Rory shrugged. “Not as much as after he went into his dad’s burning house against orders. He’ll have to do some of the nastier tasks around the station for a week or two, and then he’ll be off the hook. Chief Early knows he’s not going to change.”
“I’m sorry,” Daisy said for what felt like the hundredth time.
Rory didn’t look upset. “Not your fault. Ian’s just…how he is.” By the sappy look on her face, she liked Ian exactly as he was. “Did the chief determine it was just an accident, then?”
“Probably.” To Daisy, it didn’t feel like an accident. It was one more way the house was turning from a sanctuary into a trap. “Although the repairman said the damage was strange.”
“Strange?” the other women echoed.
“Strange as in deliberate?” Lou asked.
“The repair guy laughed at the idea when Chris suggested it.” Although she knew it was ridiculous to think that someone had intentionally sabotaged her stove—had tried to kill her—Daisy’s stomach was churning.
The other women exchanged uneasy glances. “But did he say it couldn’t have been deliberate?” Ellie asked.
Even in her Chris-induced happy daze, the possibility that someone had intentionally caused the gas leak had been poking at the back of her brain. “No. Who would’ve done that, though? And why?”
“An explosion sounds right up an arsonist’s alley,” Lou said in a hushed voice, as if she were in danger of being overheard. “And you were a witness to a possible dead-body moving.”
“But who? And how?” Daisy repeated, unable to wrap her head around the idea that someone hated her enough to try to kill her. “No one ever comes inside. Only my dad, Chris, our workout group, Tyler Coughlin, and that real estate agent.” As she listed off the names, Lou wrote them down.
“Real estate agent?” Rory repeated.
Daisy grimaced. “We need to have these meetings more often. The real estate agent was showing the house across the street, and they found blood on the ceiling. Chris wanted to get a warrant to search the place, but the sheriff refused.”

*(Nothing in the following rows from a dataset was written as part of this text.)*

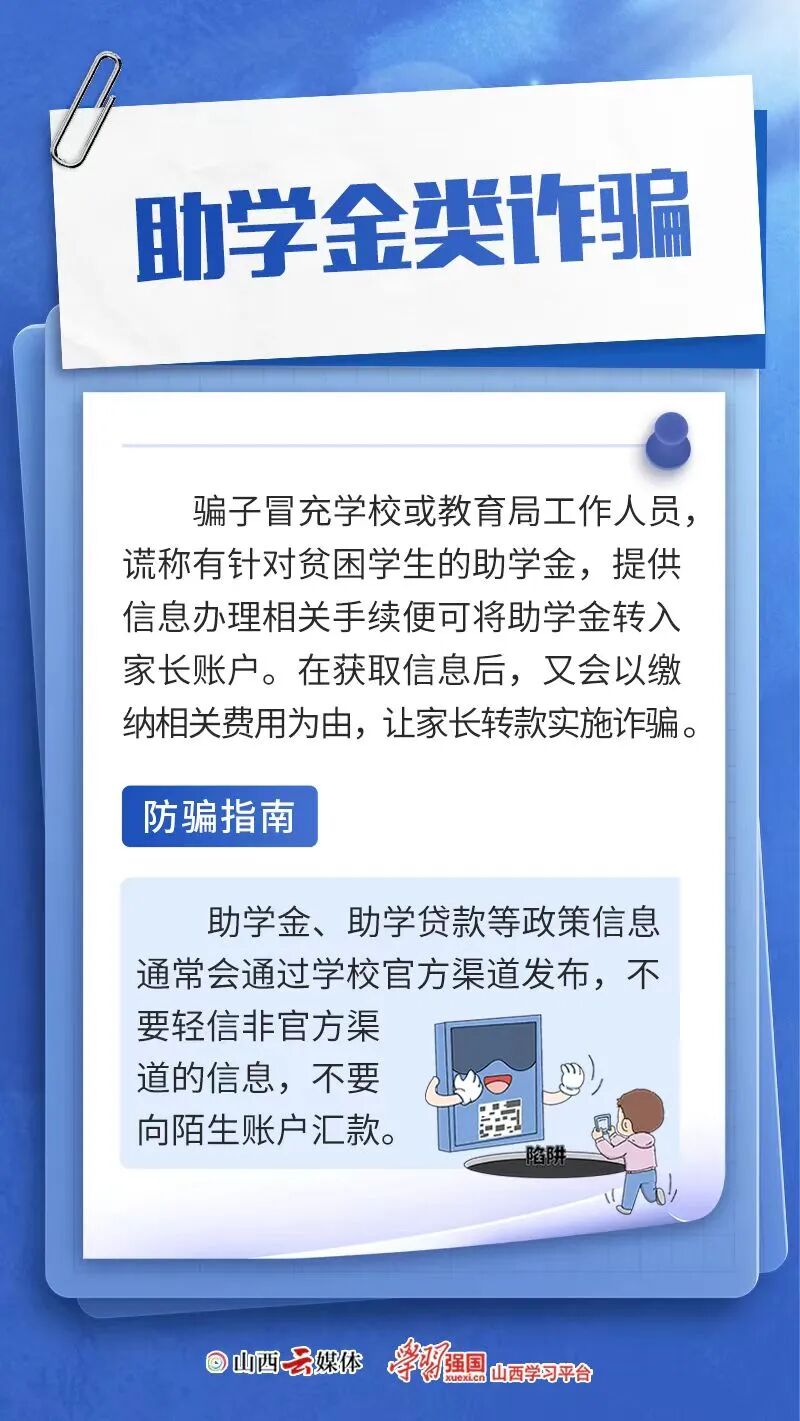 助学金类诈骗

骗子冒充学校或教育局工作人员，谎称有针对贫困学生的助学金，提供信息办理相关手续便可将助学金转入家长账户。在获取信息后，又会以缴纳相关费用为由，让家长转款实施诈骗。

防骗指南

助学金、助学贷款等政策信息通常会通过学校官方渠道发布，不要轻信非官方渠道的信息，不要向陌生账户汇款。

陷阱

山西云媒体 学习强国 xuexi.cn 山西学习平台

“Why?” Lou turned from the notepad. “I would think blood would be suspicious enough to call for a search, especially after what you saw.”
“Tyler Coughlin was here?” Rory interrupted.

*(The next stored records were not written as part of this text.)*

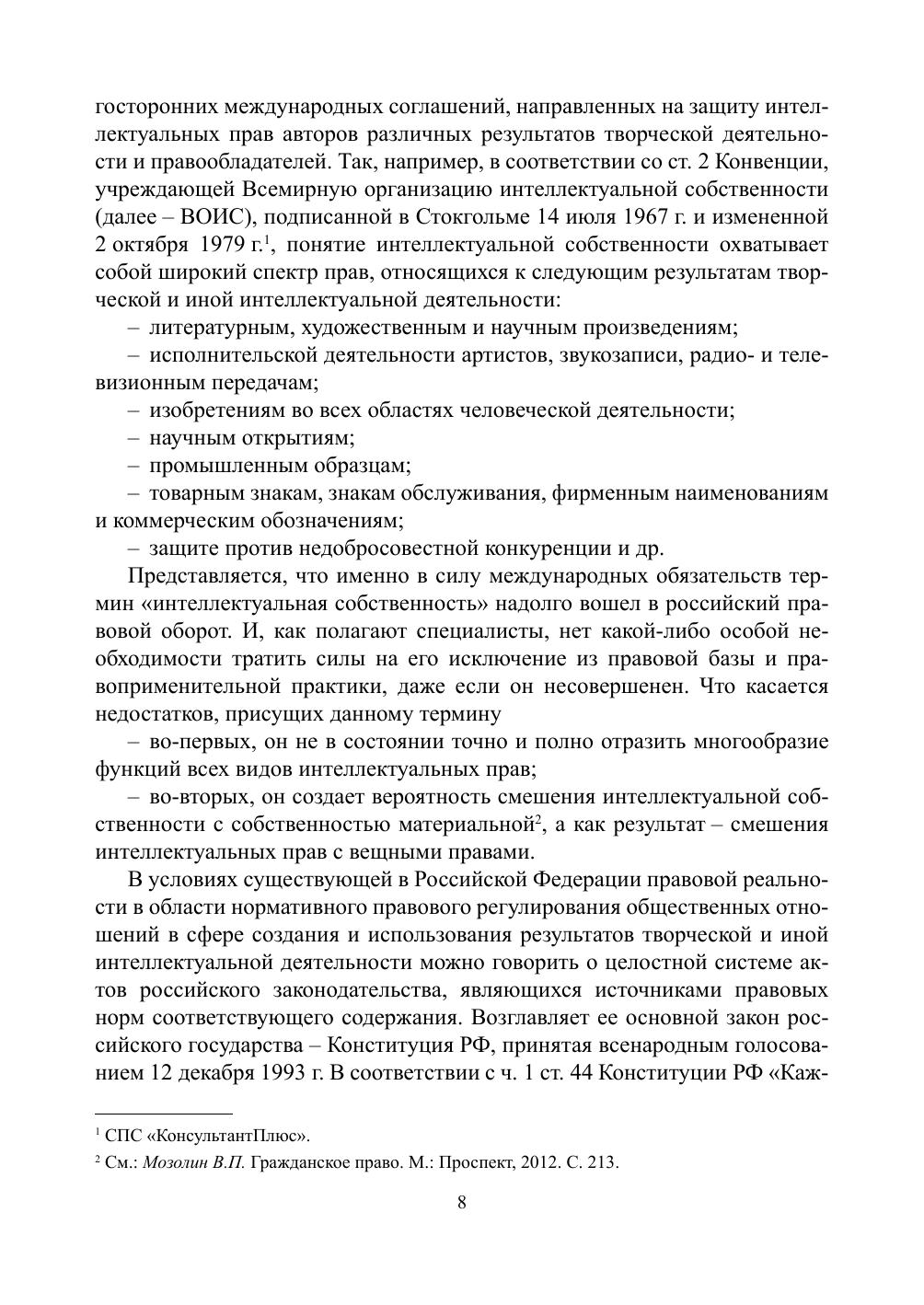 госторонних международных соглашений, направленных на защиту интеллектуальных прав авторов различных результатов творческой деятельности и правообладателей. Так, например, в соответствии со ст. 2 Конвенции, учреждающей Всемирную организацию интеллектуальной собственности (далее – ВОИС), подписанной в Стокгольме 14 июля 1967 г. и измененной 2 октября 1979 г.$^1$, понятие интеллектуальной собственности охватывает собой широкий спектр прав, относящихся к следующим результатам творческой и иной интеллектуальной деятельности:

– литературным, художественным и научным произведениям;

– исполнительской деятельности артистов, звукозаписи, радио- и телевизионным передачам;

– изобретениям во всех областях человеческой деятельности;

– научным открытиям;

– промышленным образцам;

– товарным знакам, знакам обслуживания, фирменным наименованиям и коммерческим обозначениям;

– защите против недобросовестной конкуренции и др.

Представляется, что именно в силу международных обязательств термин «интеллектуальная собственность» надолго вошел в российский правовой оборот. И, как полагают специалисты, нет какой-либо особой необходимости тратить силы на его исключение из правовой базы и правоприменительной практики, даже если он несовершенен. Что касается недостатков, присущих данному термину

– во-первых, он не в состоянии точно и полно отразить многообразие функций всех видов интеллектуальных прав;

– во-вторых, он создает вероятность смешения интеллектуальной собственности с собственностью материальной$^2$, а как результат – смешения интеллектуальных прав с вещными правами.

В условиях существующей в Российской Федерации правовой реальности в области нормативного правового регулирования общественных отношений в сфере создания и использования результатов творческой и иной интеллектуальной деятельности можно говорить о целостной системе актов российского законодательства, являющихся источниками правовых норм соответствующего содержания. Возглавляет ее основной закон российского государства – Конституция РФ, принятая всенародным голосованием 12 декабря 1993 г. В соответствии с ч. 1 ст. 44 Конституции РФ «Каж-

$^1$ СПС «КонсультантПлюс».

$^2$ См.: Мозолин В.П. Гражданское право. М.: Проспект, 2012. С. 213.

8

A little startled by the change in topics, Daisy blinked at her before answering. “Yes. He’s my grocery-delivery boy.”
Looking grim, Rory stared at the names on the list. “When was he here last?”

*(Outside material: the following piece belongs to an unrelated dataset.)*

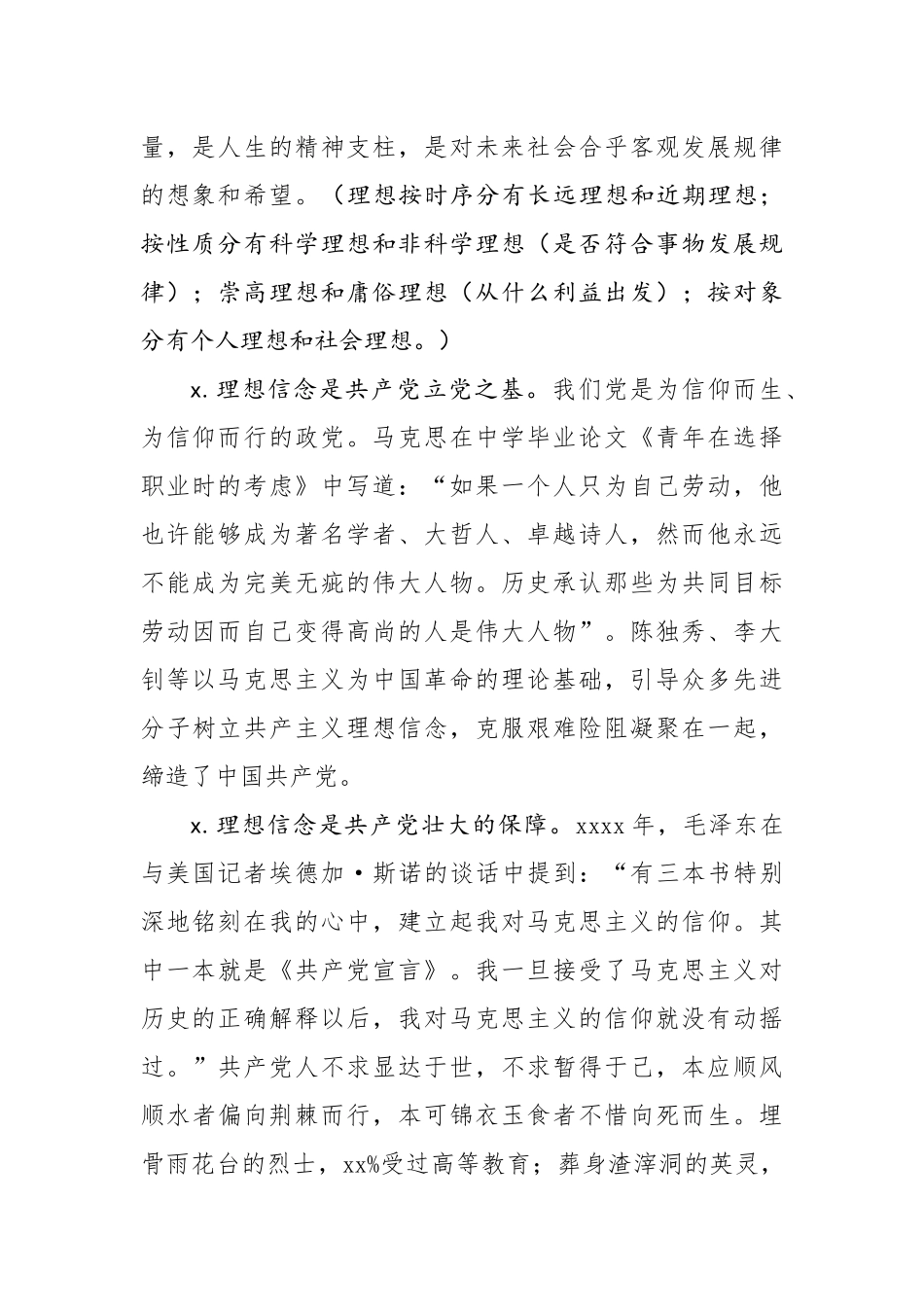 量，是人生的精神支柱，是对未来社会合乎客观发展规律的想象和希望。（理想按时序分有长远理想和近期理想；按性质分有科学理想和非科学理想（是否符合事物发展规律）；崇高理想和庸俗理想（从什么利益出发）；按对象分有个人理想和社会理想。）

x.理想信念是共产党立党之基。我们党是为信仰而生、为信仰而行的政党。马克思在中学毕业论文《青年在选择职业时的考虑》中写道：“如果一个人只为自己劳动，他也许能够成为著名学者、大哲人、卓越诗人，然而他永远不能成为完美无疵的伟大人物。历史承认那些为共同目标劳动因而自己变得高尚的人是伟大人物”。陈独秀、李大钊等以马克思主义为中国革命的理论基础，引导众多先进分子树立共产主义理想信念，克服艰难险阻凝聚在一起，缔造了中国共产党。

x.理想信念是共产党壮大的保障。xxxx年，毛泽东在与美国记者埃德加·斯诺的谈话中提到：“有三本书特别深地铭刻在我的心中，建立起我对马克思主义的信仰。其中一本就是《共产党宣言》。我一旦接受了马克思主义对历史的正确解释以后，我对马克思主义的信仰就没有动摇过。”共产党人不求显达于世，不求暂得于己，本应顺风顺水者偏向荆棘而行，本可锦衣玉食者不惜向死而生。埋骨雨花台的烈士，xx%受过高等教育；葬身渣滓洞的英灵，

The room suddenly felt like all the oxygen had been sucked out of it. Daisy barely found enough air to speak. “Yesterday,” she said in a tiny voice. “Right before the gas leak.”
“Tyler?” Ellie sounded shocked. “The sheriff’s son? But he’s a kid!”
“He’s sixteen.” Lou drew a circle around his name. “Old enough to know how to start a fire. And that would explain why the sheriff would try to cover for him.”
“Including the missing arson reports,” Rory added.
Swallowing hard, Daisy thought about bashful Tyler, all gangly arms and legs, who pretended he was grown up enough to like coffee. “I don’t know. It fits, but… Do you think he murdered Willard Gray, too? I don’t think he’d be capable of killing someone, do you?”
“If it was him, he tried to blow up your house,” Rory said flatly, “with you in it.”
Everyone went silent. Daisy tried to wrap her head around the idea that Tyler had tried to kill her. The Tyler she’d seen—the awkward, lonely boy—was a murderer. And Tyler’s father…how much had he known?